Nulllohnrunde bisher weder auf Ministerratstagesordnung noch auf Tagesordnung des Verfassungsausschusses

Trotz der gestern hastig erfolgten Beteuerungen von SPÖ und ÖVP, der BZÖ-Forderung nach einer Nulllohnrunde für Politiker nachzukommen, findet sich diese bisher weder auf der vorläufigen Tagesordnung des morgigen Ministerrates noch auf der inoffiziellen Tagesordnung des Verfassungsausschusses am Donnerstag. Und das obwohl die Regierung nach eigenen Aussagen diese Nulllohnrunde ja schon "ewig geplant" hat und die Behandlung im Verfassungsausschuss für den gesetzlichen Fristenlauf unbedingt nötig ist. BZÖ-Chef Klubobmann Josef Bucher fordert jetzt von der Regierung "endlich Nägel mit Köpfen zu machen. Das BZÖ ist bereit, die notwendige Zweidrittelmehrheit für ein Einfrieren der Politikergehälter zu sichern. Ich lade SPÖ und ÖVP ein, gemeinsam mit dem BZÖ diesen Schritt zu setzen und im Verfassungsausschuss rechtlich zu fixieren. In Zeiten von kommenden Sparpaketen und Schuldenbremse, muss die Politik zuerst bei sich sparen und den Gürtel enger schnallen", so das Angebot Buchers an die Regierungsparteien.

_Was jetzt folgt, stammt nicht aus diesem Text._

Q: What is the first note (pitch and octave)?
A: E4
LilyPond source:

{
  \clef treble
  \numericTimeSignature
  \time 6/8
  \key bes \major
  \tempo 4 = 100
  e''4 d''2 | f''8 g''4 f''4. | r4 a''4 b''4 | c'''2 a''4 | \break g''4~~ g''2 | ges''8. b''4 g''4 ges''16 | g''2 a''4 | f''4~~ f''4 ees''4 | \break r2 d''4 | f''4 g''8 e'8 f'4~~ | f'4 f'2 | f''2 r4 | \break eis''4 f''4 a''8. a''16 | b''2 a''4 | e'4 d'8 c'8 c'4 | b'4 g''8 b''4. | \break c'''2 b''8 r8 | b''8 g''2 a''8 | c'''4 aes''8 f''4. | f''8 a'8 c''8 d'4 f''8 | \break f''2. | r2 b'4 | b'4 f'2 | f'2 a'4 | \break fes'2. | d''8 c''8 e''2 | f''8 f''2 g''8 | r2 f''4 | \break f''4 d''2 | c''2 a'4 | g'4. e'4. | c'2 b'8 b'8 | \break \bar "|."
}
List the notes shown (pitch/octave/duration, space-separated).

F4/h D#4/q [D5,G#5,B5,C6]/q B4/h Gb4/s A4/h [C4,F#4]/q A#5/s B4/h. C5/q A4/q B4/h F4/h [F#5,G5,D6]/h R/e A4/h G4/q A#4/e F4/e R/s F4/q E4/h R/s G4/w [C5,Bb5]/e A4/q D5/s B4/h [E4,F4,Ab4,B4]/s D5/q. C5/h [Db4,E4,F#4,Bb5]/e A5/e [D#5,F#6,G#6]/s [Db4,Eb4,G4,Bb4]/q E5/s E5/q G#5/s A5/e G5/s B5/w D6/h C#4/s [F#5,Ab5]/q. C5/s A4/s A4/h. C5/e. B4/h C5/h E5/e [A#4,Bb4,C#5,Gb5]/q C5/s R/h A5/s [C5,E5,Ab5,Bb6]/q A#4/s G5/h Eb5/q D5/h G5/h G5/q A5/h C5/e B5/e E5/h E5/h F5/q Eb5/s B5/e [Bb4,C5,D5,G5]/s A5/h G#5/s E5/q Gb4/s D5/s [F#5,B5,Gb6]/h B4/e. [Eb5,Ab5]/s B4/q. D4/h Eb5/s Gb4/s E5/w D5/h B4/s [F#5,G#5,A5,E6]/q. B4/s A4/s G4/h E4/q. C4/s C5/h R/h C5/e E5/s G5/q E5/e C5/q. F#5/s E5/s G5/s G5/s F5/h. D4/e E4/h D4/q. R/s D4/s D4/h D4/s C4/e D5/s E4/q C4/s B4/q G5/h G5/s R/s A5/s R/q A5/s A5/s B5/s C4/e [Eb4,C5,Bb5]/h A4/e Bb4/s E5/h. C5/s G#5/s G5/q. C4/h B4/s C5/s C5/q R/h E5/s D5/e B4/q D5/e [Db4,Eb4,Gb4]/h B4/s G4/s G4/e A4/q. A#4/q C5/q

Hintergrund ist die Tatsache, dass die in der Verfassung fixierte Nulllohnrunde für Politiker mit 31.12.2011 ausläuft und es, wenn nichts passiert, zu einer Erhöhung der Politikergehälter um einen vom Rechnungshof vorgeschlagenen Prozentsatz kommt. Kolportiert werden 2,7 Prozent. Dann hätte etwa Bundespräsident Heinz Fischer, der ein Jahresgehalt von 319.872 brutto erhält, ein Plus von 8.637 Euro. SPÖ-Bundeskanzler Werner Faymann bekäme statt bisher 285.600 Euro im Jahr gleich 293.312 brutto - ein Plus von 7.712. Nachdem Josef Bucher gestern auf die kommende Erhöhung hingewiesen und ein Einfrieren gefordert hatte, versicherten die Büros von Kanzler und Vizekanzler nach einer Schrecksekunde treuherzig, man habe ja eh eine Nulllohnrunde schon lange geplant. Nur diese Nulllohnrunde findet sich bis jetzt auf keiner Tagesordnung.